Here's a summarized overview of the steps involved in this cycle:

  1. Fetch:

    • The CPU fetches the instruction from the computer's memory. This is done by the control unit (CU) which uses the program counter (PC) to keep track of which instruction is next.
    • The instruction, stored as a binary code, is retrieved from the memory address indicated by the PC and placed into the Instruction Register (IR).
    • The PC is then incremented to point to the next instruction in the sequence, preparing it for the next fetch cycle.

  2. Decode:

    • The fetched instruction in the IR is decoded by the CU. Decoding involves interpreting what the instruction is and what actions are required to execute it.
    • The CU translates the binary code into a set of signals that can be used to carry out the instruction. This often involves determining which parts of the instruction represent the operation code (opcode) and which represent the operand (the data to be processed).

  3. Execute:

    • The execution of the instruction is carried out by the appropriate component of the CPU. This can involve various parts of the CPU, including the ALU, registers, and I/O controllers.
    • If the instruction involves arithmetic or logical operations, the ALU performs these operations on the operands.
    • If the instruction involves data transfer (e.g., loading data from memory), the necessary data paths within the CPU are enabled to move data to or from memory or I/O devices.
    • Some instructions may require interaction with input/output devices, changes to control registers, or alterations to the program counter (e.g., in the case of a jump instruction).

  4. Repeat:

    • Once the execution of the instruction is complete, the CPU returns to the fetch step, and the cycle begins again with the next instruction as indicated by the program counter.

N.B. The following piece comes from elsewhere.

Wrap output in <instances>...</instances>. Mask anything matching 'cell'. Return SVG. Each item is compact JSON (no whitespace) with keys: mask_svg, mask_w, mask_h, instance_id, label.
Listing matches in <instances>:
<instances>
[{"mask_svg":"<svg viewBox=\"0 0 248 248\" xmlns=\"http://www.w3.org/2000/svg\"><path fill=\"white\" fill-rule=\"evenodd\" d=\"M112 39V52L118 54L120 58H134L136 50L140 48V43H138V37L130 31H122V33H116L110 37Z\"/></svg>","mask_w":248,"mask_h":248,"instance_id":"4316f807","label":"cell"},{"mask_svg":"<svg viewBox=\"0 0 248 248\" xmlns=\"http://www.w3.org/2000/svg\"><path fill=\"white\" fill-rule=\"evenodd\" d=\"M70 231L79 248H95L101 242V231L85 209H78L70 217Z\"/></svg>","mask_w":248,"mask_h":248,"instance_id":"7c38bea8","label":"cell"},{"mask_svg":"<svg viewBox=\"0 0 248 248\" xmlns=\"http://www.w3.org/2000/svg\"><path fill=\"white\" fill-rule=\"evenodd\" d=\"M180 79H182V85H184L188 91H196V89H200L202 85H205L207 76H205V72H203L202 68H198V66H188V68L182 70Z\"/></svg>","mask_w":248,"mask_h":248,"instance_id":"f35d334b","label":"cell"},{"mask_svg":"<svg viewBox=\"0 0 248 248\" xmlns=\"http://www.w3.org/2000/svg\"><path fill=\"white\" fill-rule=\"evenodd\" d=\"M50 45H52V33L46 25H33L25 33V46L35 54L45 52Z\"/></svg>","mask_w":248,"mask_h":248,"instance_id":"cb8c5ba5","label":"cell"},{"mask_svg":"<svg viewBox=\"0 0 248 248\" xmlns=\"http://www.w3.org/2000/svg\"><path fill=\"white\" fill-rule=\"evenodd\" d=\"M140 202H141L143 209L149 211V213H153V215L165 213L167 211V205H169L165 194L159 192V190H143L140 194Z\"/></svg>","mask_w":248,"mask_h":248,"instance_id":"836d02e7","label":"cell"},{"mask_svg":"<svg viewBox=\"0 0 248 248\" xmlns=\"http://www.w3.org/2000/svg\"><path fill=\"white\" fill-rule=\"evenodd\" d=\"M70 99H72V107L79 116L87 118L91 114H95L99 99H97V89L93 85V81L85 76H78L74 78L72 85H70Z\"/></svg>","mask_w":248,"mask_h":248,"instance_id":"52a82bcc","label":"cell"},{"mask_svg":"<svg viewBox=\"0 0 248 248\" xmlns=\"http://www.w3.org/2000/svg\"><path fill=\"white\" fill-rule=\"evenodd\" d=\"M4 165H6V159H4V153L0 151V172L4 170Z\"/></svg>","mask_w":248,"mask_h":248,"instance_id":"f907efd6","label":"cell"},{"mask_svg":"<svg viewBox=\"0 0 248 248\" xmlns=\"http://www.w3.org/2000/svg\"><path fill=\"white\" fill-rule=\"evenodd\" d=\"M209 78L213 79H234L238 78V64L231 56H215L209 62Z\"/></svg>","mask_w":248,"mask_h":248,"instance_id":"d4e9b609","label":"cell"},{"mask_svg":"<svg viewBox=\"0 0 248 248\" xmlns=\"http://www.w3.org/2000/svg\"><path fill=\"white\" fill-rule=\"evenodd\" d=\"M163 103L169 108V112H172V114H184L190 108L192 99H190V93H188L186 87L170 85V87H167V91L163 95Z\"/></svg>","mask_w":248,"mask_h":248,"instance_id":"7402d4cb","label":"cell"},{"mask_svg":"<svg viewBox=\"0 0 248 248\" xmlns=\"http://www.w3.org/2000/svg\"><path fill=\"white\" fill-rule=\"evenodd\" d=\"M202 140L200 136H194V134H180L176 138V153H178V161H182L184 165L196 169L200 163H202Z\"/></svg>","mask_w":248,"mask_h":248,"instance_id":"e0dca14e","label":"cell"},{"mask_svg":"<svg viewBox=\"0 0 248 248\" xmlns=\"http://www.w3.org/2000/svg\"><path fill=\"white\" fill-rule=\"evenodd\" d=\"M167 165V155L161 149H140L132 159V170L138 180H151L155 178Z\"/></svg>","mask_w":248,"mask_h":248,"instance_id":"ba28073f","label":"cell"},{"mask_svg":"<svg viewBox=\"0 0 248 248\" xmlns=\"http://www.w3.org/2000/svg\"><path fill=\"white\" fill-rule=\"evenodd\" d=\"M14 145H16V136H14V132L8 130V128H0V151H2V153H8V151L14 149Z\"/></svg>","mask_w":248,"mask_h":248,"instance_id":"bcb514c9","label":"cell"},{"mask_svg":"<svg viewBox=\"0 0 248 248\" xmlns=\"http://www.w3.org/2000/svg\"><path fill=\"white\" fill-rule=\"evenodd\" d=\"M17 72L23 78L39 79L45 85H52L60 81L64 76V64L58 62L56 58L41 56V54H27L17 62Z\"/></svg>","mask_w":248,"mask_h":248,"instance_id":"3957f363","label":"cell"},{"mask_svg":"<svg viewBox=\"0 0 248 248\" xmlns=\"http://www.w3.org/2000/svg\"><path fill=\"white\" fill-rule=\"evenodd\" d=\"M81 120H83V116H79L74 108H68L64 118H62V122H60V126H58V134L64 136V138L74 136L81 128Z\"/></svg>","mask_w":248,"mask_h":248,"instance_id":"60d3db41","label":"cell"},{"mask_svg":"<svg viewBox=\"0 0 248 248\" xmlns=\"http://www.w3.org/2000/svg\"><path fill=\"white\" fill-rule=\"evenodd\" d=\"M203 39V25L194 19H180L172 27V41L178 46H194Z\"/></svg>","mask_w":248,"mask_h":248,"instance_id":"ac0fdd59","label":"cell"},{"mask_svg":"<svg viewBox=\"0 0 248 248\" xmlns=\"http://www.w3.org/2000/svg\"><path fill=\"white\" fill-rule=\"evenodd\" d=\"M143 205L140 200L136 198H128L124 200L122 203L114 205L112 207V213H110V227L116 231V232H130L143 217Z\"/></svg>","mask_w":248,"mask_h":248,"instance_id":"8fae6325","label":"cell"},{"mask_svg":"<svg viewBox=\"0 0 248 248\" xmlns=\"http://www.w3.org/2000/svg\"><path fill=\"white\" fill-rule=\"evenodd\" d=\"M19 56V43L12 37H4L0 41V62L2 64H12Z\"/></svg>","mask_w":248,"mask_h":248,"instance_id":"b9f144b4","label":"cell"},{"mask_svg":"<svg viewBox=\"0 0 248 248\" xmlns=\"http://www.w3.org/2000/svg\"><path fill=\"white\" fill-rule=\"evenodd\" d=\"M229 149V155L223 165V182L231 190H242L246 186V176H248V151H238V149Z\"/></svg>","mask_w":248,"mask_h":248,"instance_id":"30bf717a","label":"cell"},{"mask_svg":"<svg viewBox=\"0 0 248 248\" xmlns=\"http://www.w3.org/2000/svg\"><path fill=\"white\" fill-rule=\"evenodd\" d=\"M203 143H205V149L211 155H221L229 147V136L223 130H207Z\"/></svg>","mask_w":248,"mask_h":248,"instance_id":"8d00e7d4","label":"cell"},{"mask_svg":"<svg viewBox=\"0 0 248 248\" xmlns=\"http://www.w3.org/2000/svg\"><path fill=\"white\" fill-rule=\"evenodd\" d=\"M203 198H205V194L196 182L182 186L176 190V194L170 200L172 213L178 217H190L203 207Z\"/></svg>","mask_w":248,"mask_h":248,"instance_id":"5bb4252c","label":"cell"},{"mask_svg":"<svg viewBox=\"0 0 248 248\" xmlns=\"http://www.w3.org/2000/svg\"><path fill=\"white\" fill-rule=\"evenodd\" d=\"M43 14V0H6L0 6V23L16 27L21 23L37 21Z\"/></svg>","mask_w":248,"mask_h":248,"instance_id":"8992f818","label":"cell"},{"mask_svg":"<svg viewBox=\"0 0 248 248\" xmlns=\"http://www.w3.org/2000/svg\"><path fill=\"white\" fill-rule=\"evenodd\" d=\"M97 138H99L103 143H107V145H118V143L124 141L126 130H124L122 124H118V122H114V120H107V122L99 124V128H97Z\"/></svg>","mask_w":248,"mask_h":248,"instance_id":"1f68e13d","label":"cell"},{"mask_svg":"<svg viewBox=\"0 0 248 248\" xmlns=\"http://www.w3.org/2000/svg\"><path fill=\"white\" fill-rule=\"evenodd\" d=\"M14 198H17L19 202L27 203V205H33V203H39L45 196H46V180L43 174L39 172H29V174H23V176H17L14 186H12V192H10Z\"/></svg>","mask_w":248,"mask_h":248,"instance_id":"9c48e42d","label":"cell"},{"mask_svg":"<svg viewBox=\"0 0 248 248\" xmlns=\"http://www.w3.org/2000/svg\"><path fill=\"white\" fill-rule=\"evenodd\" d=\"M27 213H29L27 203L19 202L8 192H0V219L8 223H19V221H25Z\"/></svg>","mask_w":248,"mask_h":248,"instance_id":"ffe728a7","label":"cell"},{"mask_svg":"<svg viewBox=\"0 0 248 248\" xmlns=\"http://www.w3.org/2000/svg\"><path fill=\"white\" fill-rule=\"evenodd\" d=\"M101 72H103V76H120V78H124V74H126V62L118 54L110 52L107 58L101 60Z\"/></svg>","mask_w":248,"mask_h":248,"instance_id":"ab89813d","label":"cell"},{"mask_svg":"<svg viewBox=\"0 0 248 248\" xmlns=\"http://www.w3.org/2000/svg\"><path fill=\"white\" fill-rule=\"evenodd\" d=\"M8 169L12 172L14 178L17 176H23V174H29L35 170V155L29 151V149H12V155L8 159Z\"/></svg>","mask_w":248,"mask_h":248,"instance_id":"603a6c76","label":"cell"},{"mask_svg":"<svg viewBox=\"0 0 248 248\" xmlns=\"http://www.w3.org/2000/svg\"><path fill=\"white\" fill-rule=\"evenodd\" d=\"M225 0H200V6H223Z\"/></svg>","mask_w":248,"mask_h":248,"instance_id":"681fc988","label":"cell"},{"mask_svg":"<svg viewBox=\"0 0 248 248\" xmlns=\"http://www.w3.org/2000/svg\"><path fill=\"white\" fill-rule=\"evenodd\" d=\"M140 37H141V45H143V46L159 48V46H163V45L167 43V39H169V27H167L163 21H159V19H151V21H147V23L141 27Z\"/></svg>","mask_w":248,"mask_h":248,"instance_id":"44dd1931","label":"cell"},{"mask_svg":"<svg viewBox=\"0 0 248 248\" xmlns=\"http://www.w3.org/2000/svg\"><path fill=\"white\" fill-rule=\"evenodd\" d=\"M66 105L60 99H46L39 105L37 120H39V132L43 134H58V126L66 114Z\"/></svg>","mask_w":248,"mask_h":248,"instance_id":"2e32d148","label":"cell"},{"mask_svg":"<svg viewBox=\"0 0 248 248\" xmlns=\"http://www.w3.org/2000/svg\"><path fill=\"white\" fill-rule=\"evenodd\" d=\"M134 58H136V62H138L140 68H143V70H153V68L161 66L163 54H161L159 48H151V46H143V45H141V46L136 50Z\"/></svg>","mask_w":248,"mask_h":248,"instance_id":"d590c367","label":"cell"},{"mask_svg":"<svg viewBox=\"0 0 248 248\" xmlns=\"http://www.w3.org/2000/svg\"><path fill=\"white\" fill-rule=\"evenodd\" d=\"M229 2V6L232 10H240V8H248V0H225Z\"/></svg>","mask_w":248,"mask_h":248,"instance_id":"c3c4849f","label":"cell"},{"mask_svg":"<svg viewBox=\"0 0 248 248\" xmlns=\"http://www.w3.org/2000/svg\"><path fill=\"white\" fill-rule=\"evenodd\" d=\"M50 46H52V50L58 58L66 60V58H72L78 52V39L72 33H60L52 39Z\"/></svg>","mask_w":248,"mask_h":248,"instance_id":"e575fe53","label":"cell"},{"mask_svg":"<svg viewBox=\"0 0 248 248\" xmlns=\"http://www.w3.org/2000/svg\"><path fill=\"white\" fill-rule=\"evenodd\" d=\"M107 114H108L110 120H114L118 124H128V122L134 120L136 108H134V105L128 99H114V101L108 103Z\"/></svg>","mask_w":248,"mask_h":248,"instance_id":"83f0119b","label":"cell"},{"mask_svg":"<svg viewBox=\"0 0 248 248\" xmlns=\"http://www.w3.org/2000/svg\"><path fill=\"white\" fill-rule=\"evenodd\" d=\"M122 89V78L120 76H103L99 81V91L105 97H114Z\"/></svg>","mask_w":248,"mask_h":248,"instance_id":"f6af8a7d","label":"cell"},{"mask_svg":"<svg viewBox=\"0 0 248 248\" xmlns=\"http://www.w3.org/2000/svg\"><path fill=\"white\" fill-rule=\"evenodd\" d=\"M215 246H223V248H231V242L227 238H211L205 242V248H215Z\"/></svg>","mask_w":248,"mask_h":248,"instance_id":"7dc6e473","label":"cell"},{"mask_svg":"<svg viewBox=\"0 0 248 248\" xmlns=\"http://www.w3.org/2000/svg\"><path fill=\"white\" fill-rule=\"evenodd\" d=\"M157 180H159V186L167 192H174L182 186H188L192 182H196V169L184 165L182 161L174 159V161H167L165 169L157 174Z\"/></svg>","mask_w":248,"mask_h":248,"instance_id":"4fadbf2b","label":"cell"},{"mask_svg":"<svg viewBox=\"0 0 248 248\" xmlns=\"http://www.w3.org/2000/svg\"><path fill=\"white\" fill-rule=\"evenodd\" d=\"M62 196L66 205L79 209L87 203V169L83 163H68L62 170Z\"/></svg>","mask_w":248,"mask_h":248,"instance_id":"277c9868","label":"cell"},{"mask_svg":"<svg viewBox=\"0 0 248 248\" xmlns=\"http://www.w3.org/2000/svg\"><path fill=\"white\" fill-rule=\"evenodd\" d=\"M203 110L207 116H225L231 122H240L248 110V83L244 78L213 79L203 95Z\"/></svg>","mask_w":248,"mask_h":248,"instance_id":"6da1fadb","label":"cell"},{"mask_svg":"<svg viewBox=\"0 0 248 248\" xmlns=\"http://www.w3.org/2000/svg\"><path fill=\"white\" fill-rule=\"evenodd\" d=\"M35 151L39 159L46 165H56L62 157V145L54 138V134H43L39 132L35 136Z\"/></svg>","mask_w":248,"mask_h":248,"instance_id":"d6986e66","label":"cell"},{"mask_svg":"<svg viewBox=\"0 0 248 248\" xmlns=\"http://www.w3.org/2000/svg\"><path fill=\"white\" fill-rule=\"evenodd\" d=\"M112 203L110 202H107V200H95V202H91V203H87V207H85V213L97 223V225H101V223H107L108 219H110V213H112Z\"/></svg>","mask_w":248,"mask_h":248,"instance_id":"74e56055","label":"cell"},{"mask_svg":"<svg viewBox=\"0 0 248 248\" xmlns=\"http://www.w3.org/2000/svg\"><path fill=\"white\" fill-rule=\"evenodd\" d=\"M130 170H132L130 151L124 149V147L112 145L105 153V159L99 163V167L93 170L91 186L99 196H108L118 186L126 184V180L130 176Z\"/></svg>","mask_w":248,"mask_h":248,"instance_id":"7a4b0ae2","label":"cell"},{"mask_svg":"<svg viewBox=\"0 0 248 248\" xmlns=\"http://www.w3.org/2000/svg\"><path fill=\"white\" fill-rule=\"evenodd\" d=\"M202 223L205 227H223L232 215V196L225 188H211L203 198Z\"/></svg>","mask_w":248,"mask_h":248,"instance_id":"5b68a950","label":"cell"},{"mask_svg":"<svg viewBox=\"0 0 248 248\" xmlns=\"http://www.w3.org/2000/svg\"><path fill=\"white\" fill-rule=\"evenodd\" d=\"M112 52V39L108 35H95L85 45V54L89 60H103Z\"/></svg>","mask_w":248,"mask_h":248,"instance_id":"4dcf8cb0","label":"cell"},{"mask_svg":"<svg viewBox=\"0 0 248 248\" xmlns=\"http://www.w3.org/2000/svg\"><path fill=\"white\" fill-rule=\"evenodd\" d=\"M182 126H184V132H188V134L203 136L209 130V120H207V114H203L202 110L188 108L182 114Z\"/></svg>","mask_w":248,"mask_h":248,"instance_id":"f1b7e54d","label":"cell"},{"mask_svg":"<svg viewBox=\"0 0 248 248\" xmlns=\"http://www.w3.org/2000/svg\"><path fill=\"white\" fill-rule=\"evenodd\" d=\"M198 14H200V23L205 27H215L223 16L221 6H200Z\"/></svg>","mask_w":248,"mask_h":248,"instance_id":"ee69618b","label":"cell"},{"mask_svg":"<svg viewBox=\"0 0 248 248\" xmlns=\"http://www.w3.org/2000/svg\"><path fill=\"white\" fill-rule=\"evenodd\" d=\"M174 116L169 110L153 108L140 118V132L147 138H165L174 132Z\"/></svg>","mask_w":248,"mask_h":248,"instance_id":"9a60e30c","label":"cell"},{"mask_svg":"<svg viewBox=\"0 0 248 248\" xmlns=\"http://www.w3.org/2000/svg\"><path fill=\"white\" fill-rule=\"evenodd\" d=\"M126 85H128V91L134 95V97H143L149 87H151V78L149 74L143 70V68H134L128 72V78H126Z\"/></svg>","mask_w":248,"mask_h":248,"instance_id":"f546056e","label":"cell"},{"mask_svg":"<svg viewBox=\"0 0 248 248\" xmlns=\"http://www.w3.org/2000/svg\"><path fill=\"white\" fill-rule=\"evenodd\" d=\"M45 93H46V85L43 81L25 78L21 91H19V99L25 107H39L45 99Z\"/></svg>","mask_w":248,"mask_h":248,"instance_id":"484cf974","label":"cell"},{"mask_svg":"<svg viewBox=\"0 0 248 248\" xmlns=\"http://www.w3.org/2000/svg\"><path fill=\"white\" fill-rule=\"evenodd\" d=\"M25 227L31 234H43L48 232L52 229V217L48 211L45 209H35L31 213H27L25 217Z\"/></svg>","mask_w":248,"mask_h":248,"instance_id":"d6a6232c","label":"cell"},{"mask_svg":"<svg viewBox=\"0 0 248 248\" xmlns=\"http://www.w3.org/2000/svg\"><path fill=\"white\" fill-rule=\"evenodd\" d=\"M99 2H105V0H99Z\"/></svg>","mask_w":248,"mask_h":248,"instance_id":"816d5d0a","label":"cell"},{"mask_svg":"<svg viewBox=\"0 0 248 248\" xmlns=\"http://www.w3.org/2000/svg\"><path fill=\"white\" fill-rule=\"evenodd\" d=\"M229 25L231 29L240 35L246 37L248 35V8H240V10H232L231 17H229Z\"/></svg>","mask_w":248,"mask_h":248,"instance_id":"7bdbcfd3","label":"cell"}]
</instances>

This cycle is fundamental to the operation of a CPU, enabling it to process instructions, perform calculations, manipulate data, and interact with other components of the computer system. The speed at which this cycle operates is a key factor in the overall performance of a computer.

Test Your Knowledge

In a typical fetch-execute cycle of a CPU, describe the specific role of the Program Counter (PC) and the Instruction Register (IR). How would the cycle be affected if the PC does not increment correctly after fetching an instruction?